Por otro lado, los estudiantes españoles que se encuentren en los últimos cursos de sus carreras tienen a su disposición el programa de becas Faro, que pone a su disposición la posibilidad de realizar prácticas formativas de calidad en empresas localizadas en Europa, Asia, Estados Unidos y Canadá. Para el alumno constituye un primer contacto con la realidad profesional de su sector en un contexto internacional, hecho que las empresas han comenzado a valorar muy positivamente desde hace ya algunos años. Las becas se conceden de forma continua, siendo el 31 de diciembre de 2010 la fecha límite de finalización y regreso del último becario. La duración media de cada beca es de siete meses.

Para que no te queden dudas
Es muy probable que el proceso de solicitud de ingreso debas comenzarlo un año anterior al del comienzo del curso. En primer lugar tendrás que rellenar una solicitud que podrás conseguir directamente en las universidades o a través de otros canales. Generalmente, el documento consta de las siguientes partes:

  • Datos personales del alumno
  • Informe escolar: notas de la vida académica del alumno, comparativa con el resto de su clase, etc.
  • Cartas de recomendación: son una parte muy importante a la hora de valorar la solicitud del alumno. Los profesores, tutores o jefes de estudio que las elaboren deben conocer todos los detalles de la trayectoria académica del solicitante
  • Documento elaborado por el alumno: da a conocer al tribunal de admisión las razones por las que el estudiante desea ingresar en el centro
  • Algunas universidades incluyen en sus solicitudes algún tipo de test


En el caso de EEUU, la Universidad puede solicitar la realización de determinados exámenes, que pueden versar sobre determinadas materias obligatorias o bien opcionales que el alumno elige. También suele ser exigida una prueba de inglés, generalmente el Test o English as a Foreign Language (TOEFL), aunque son cada vez más instituciones universitarias las que admiten el llamado English Language Proficiency Test (ELPT). Otro requisito para estudiar en el país americano es la contratación de un seguro médico y demostrar que los recursos económicos para afrontar la estancia son suficientes.

En la Unión Europea los requisitos son diferentes según elijamos un país u otro. En Gran Bretaña, por ejemplo, las Universidades y la mayoría de centros de estudios han acordado un sistema centralizado para el proceso de solicitudes.

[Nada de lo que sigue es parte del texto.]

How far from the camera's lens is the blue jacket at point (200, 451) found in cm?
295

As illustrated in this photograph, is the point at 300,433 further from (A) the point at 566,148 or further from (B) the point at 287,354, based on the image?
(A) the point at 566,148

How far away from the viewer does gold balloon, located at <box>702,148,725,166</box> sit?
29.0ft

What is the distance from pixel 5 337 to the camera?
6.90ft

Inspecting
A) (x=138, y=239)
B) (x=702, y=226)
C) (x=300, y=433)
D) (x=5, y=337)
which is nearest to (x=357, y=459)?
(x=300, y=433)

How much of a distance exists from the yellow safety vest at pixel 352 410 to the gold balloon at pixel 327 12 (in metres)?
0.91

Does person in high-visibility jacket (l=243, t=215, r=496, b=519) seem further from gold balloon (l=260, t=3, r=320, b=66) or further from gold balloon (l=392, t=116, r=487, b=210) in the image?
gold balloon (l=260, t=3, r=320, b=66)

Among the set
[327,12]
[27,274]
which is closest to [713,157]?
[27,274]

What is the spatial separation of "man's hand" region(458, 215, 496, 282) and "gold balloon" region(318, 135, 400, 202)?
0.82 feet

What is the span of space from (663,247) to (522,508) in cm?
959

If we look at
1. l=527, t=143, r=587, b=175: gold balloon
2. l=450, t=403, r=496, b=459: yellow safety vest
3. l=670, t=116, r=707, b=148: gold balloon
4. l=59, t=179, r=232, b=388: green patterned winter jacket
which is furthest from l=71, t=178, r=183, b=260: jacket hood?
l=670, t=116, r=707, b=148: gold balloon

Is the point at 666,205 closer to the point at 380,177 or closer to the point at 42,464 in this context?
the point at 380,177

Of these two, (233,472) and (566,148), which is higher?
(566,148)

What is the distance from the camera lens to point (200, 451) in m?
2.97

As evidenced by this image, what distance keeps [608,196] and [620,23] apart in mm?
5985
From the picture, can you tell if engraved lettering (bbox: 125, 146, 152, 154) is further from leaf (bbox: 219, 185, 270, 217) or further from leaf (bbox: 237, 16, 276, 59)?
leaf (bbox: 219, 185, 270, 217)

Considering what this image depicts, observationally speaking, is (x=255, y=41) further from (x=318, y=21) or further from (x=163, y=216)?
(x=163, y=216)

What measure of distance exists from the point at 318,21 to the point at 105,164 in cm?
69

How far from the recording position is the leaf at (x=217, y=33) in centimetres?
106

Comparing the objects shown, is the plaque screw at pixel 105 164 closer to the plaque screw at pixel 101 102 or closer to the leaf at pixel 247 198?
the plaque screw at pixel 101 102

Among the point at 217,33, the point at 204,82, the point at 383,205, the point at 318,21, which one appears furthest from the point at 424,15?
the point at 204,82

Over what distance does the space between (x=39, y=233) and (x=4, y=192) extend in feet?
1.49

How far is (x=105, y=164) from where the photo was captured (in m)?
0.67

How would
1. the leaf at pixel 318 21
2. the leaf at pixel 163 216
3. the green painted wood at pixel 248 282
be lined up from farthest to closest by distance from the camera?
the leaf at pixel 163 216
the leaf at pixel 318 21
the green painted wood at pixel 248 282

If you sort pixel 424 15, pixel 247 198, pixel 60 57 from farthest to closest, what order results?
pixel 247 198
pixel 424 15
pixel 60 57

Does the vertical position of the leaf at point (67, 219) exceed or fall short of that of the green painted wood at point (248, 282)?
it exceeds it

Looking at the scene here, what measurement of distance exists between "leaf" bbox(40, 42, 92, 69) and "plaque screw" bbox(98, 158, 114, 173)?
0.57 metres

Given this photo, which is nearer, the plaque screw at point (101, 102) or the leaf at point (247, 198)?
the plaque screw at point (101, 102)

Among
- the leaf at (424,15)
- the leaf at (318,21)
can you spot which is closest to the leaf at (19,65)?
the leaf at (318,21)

La adaptación, lo más complejo
A pesar de la ilusión con la que, a buen seguro, afrontará la nueva experiencia es muy probable que tu hijo necesite un período de adaptación a las costumbres del país. Quizás sea la primera vez que deba empezar a valerse por sí mismo, así es que se convertirá en una buena opción para aprender a desenvolverse en ambientes desconocidos, mejorando así la confianza en si mismo. Habrá momentos de añoranza y tristeza, aunque no debes dejar que el pequeño descubra que tú sientes lo mismo que él. Hazle saber que es normal que se encuentre con ciertas dificultades a la hora de asumir ciertas costumbres pero anímale a que aproveche todos y cada uno de los momentos viviendo una experiencia increíble.